▶ **DOCUMENT SECTION**
▶

Sembali - Revani Cake


ingredients: sugar, milk, semolina flour, baking soda, (nuts-almonds/peanuts).  simple syrup (to drizzle)-sugar/water


lessons learned: 1. i had fine semolina flour and still feels like cornmeal to me more than regular flour.  mixes more like cornmeal too imo.


results/taste: deep caramel type of taste with sugar drizzle.  great with coffee imo.


----------



## GimmeAnother1 (Mar 9, 2020)

*Mozzarella From Scratch*

Mozzarella From Scratch


ingredients: whole milk (pasteurized all i could get), citric acid, rennet, water, kosher salt


lessons learned: 1. mix the citric acid and rennet first and have them ready for when they go into the process.  2. need a thermometer on this one for temp throughout.  3. see below question/note in results/taste.


results/taste:  when i watched the video i used, by the time i am straining the curd in the video it was stretchy.  mine was still cottage cheese consistency.  mine didn't really come together until the last stretching when you soak it in salted whey at certain temp.  after that it pulled together and became stretchy and sleek.  that being said my results/taste to me was bland and plasticy.  i have the base down.  it did work for me and i got a mozz as result but maybe i need to let it soak more in the salted whey to get some flavor.  it was pretty flavorless compared to what i am used to.  it is like the major store bought pre packaged stuff or the shredded cheese in flavor.  now that i have the base down though i can read up online and experiment until i get the flavor i want.  maybe at some point also i will put in a hint of something in the mix like coconut or something.  we'll see.  joy is in the journey right!

◀

▶ **SUPPLIED MATERIAL**
▶

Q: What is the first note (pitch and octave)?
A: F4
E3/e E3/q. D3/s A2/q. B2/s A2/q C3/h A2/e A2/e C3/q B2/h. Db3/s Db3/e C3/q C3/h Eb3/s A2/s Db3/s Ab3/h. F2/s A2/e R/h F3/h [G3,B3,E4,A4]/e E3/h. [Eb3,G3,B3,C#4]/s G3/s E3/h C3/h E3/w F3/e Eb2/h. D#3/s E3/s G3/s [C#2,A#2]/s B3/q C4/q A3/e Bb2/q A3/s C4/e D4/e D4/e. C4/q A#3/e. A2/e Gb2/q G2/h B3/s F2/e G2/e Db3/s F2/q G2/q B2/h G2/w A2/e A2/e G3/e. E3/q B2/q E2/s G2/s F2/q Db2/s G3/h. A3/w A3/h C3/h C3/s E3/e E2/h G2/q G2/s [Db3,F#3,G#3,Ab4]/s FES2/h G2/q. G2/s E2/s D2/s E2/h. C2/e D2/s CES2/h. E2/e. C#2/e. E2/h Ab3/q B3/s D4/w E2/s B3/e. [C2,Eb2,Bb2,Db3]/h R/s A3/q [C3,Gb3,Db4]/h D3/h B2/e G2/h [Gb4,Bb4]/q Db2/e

◀
▶

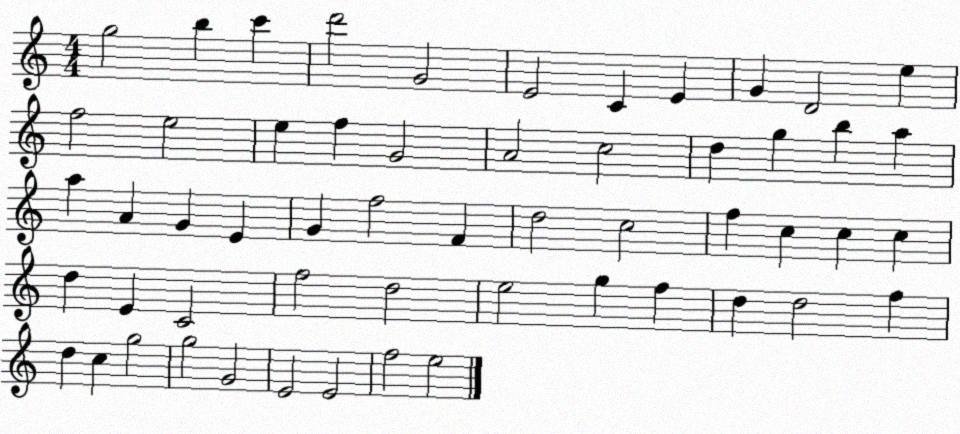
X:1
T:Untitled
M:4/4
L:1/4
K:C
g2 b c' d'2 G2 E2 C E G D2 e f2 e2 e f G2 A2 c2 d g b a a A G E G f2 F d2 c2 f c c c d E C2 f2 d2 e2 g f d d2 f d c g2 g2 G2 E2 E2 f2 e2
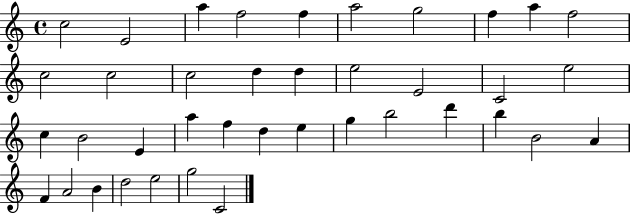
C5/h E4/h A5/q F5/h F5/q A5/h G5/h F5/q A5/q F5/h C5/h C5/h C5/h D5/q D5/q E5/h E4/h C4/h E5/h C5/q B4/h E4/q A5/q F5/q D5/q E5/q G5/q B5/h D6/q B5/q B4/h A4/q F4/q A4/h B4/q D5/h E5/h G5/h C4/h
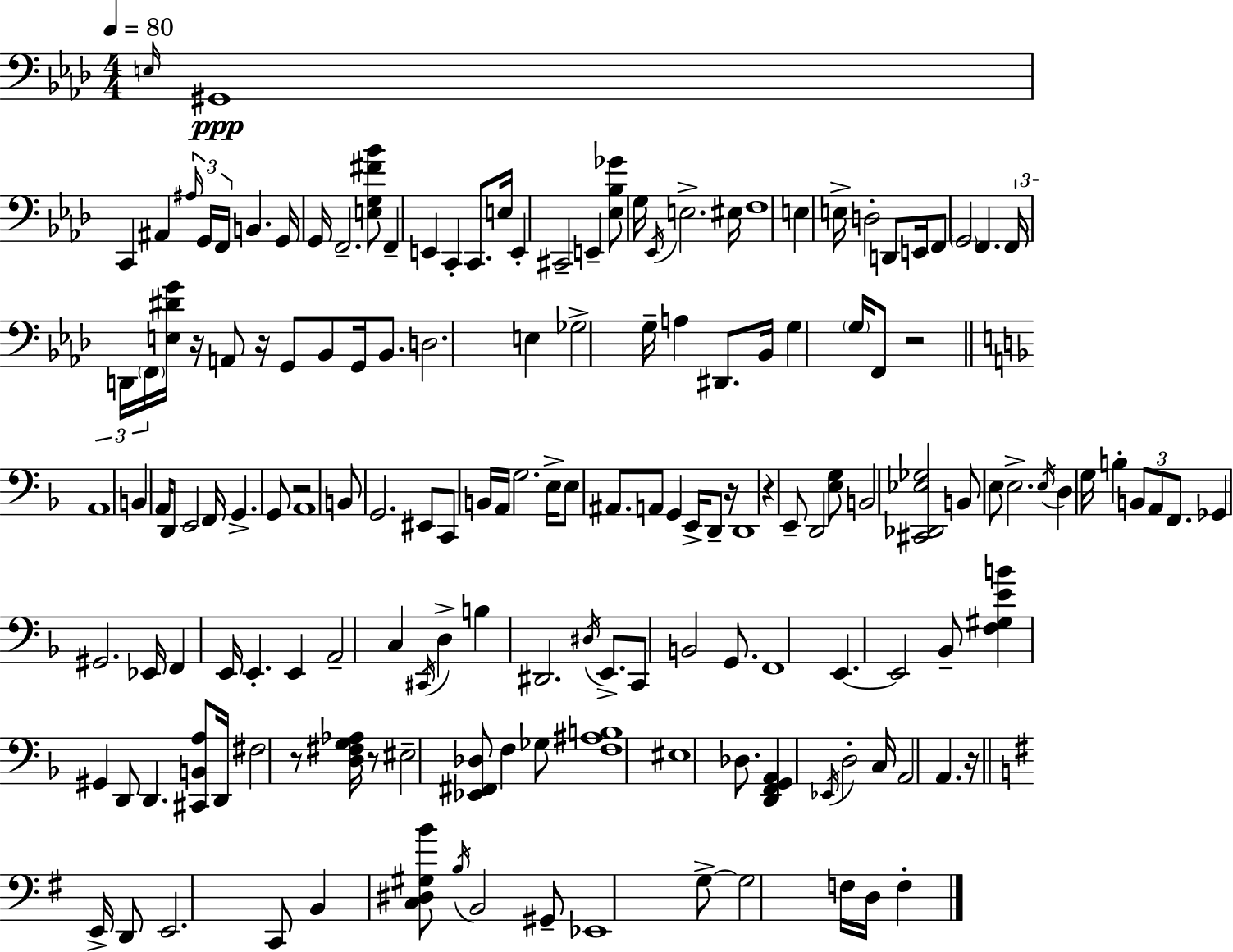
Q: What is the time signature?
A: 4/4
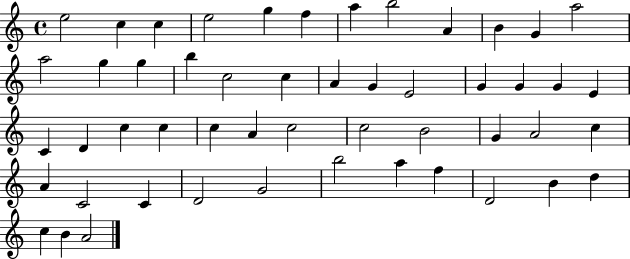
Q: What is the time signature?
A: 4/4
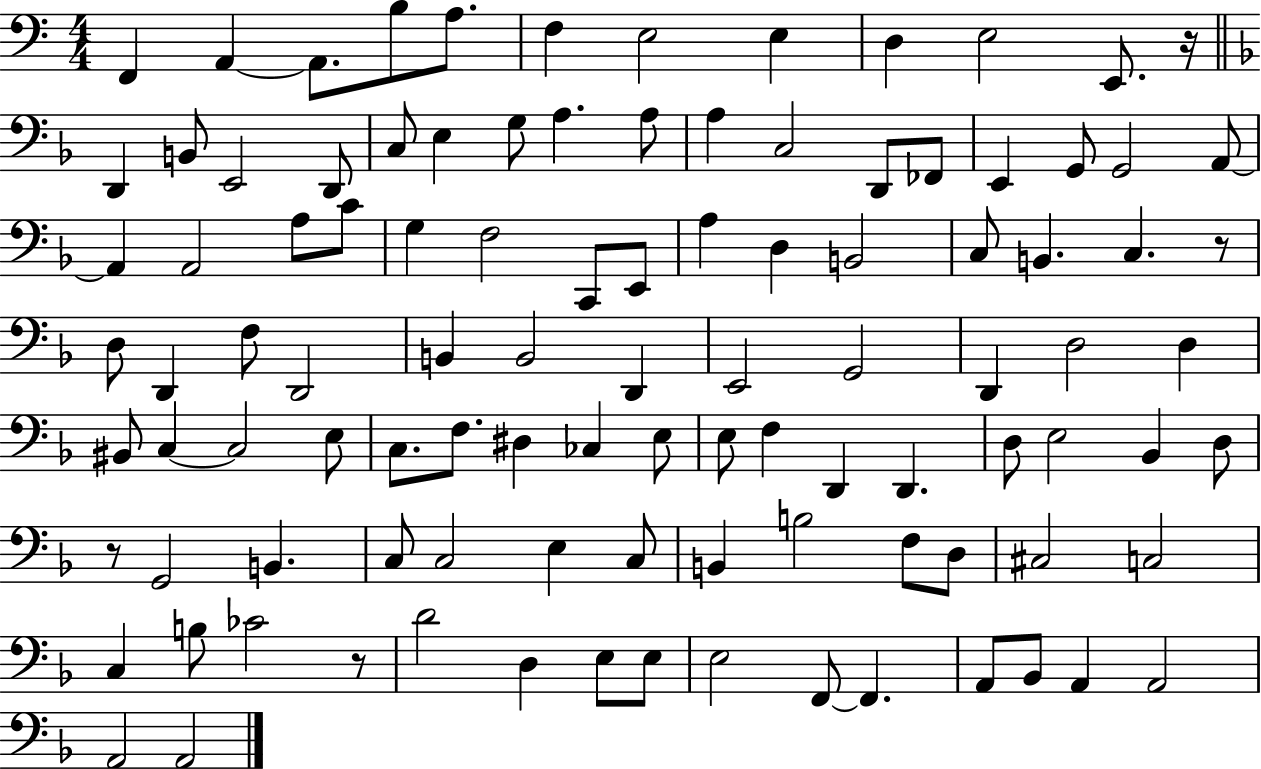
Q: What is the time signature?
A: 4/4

◀
▶

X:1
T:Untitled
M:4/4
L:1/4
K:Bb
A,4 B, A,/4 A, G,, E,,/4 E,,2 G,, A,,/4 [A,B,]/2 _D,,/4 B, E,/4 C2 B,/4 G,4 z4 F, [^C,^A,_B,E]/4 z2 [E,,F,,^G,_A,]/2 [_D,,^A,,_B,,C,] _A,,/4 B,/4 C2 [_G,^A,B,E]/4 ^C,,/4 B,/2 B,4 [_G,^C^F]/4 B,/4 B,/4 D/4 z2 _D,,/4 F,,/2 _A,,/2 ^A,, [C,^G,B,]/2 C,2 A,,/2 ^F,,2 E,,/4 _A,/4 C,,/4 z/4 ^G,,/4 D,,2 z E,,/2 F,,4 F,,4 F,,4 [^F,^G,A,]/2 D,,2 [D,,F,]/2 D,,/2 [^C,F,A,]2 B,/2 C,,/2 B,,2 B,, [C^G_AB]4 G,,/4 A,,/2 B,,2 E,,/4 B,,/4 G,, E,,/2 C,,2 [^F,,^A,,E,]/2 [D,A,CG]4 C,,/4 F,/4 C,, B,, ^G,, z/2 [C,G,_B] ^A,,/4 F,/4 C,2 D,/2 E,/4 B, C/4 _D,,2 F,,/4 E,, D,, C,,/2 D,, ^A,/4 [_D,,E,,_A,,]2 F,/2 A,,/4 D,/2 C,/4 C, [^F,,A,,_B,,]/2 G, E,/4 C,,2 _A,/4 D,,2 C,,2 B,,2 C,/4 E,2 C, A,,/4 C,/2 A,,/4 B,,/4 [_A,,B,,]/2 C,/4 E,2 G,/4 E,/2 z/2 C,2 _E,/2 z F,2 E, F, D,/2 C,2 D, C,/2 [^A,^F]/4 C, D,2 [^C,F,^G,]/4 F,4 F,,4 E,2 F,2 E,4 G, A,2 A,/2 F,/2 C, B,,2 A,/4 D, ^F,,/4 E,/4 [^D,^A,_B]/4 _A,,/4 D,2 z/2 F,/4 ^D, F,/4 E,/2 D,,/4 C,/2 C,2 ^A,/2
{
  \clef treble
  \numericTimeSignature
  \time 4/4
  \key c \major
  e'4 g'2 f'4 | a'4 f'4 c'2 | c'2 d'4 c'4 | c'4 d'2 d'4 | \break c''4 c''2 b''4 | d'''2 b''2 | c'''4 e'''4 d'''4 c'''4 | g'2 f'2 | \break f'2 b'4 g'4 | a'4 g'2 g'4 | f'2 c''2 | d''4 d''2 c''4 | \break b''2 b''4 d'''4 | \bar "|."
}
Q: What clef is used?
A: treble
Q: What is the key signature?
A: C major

◀

▶ **PARTS OF THE EXERCISE**
1: In the home cooking posts, translate this sentence into German: "after that it pulled together and became stretchy and sleek."
2: Carry on the home cooking posts from the last sentence shown.

▶ **ANSWERS TO THE EXERCISE**
1: Danach hielt es zusammen und wurde dehnbar und glatt.

2:
----------



## GimmeAnother1 (Mar 10, 2020)

*Strawberry Banana Muffins*

Strawberry Banana Muffins


ingredients: unsalted butter, eggs, vanilla extract, ripe bananas, strawberry jam, ap flour, lb sugar, baking powder, baking soda, cinnamon, salt


lessons learned: 1. i did not have strawberries so tried microwaving S jam and stirring it in.  it probably would have worked however i don't think i put enough in so it was more like banana muffin in taste (actually like brown sugar/cinnamon/banana muffin).  next time use strawberries or more jam.  2. batter is thick.  i used an ice cream scooper to measure out and fill the batter in the tins.


results/taste:  overall they came out great for banana muffins.  for strawberry banana i need to get more strawberry in next time.  i also made cupcake size and mini cupcake size.  i prefer the cupcake size.  mini didn't have enough breading for my taste to really enjoy it.  bite sized not recommended for me.


----------



## GimmeAnother1 (Mar 12, 2020)

*Berry (Blueberry, Blackberry, Raspberry) Crumb Cake*

Berry (Blueberry, Blackberry, Raspberry) Crumb Cake


ingredients: butter, sugar, eggs, vanillla, ap flour, baking powder, salt, milk, berries.  topping - sugar, ap flour, cinnamon, butter.


lessons learned: 1. i used mix of frozen and unfrozen berries.  the frozen i defrosted in microwave which gave a lot of juice.  i added the juice in. you can see it in the dough of 1st pic as it is almost purple in color. not sure the affect but i have an issue i will show below.  not sure if contributed.  2. my batter was still very wet after 45 @ 350degrees.  not sure if the crumb on top was preventing the cooking or the juice from berries kept it too liquidy or what.  i wound up cooking it about 1:15 at 350 and even then i would poke through the top and pull out mush.  it dried up fine.  very light and fluffy.  not a lesson learned here but curious if it's supposed to be like this for a crumb cake.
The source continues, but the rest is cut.